TASKS —
**a)** In the biography of Colin Tannock, what was his father's job?
**b)** Update the part of the Colin Tannock biography that opens with "Tannock was elected" and closes with "Terrey Hills, Sydney.", putting "nursing home" in place of "retirement home".
**c)** Translate this sentence from the Colin Tannock biography into Spanish: "He was born at Maryhill in Lanarkshire to gasfitter James Tannock and Euphemia Kennedy."

DOCUMENT EXTRACT —

Member of the New South Wales Legislative Council
- In office 24 November 1931 – 22 April 1952

President of the Federated Ironworkers' Union
- In office 1924–1926
- In office 1953–1955

Personal details
- Born: Colin Campbell Kennedy Tannock 2 April 1891 Maryhill, Lanarkshire, Scotland, UK
- Died: 1 November 1972 (aged 81) Terrey Hills, Sydney, NSW, Australia
- Party: Labor
- Spouse: Mary Anderson ​(m. 1915)​

= Colin Tannock =

Scottish-born Australian politician

Colin Campbell Kennedy Tannock (2 April 1891 - 1 November 1972) was a Scottish-born Australian politician.

== Early life ==
He was born at Maryhill in Lanarkshire to gasfitter James Tannock and Euphemia Kennedy.

== Career ==
Having migrated to New South Wales, he worked as an ironworker and was president of the Ironworkers' Union from 1924 to 1926, state secretary from 1926 to 19456, and president from 1955, as well as a delegate to the Australian Council of Trade Unions.

== Politics ==
Tannock served as the President of Langlea branch of the Labor Party.

Tannock was elected to the New South Wales Legislative Council in 1931 and remained a member when the council was changed to be indirectly elected in 1934. He left the Council in 1952 after failing to win preselection.

== Personal life ==
Tannock married Mary Elizabeth Anderson on the 28th of January 1915 at St David’s Anglican Church in Surry Hills, Sydney.

Tannock was an Anglican.

== Death ==
Tannock died of acute myocardial infarction in Sydney in 1972 at a retirement home in Terrey Hills, Sydney.

SUPPLIED MATERIAL —
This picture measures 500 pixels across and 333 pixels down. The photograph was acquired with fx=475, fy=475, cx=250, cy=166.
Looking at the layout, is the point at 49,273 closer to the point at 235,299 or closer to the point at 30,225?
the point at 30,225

RESPONSES FOR EACH TASK —
**a)** Gasfitter

**b)**
Tannock was elected to the New South Wales Legislative Council in 1931 and remained a member when the council was changed to be indirectly elected in 1934. He left the Council in 1952 after failing to win preselection.

== Personal life ==
Tannock married Mary Elizabeth Anderson on the 28th of January 1915 at St David’s Anglican Church in Surry Hills, Sydney.

Tannock was an Anglican.

== Death ==
Tannock died of acute myocardial infarction in Sydney in 1972 at a nursing home in Terrey Hills, Sydney.

**c)** Nació en Maryhill, en Lanarkshire, hijo del gasista James Tannock y de Euphemia Kennedy.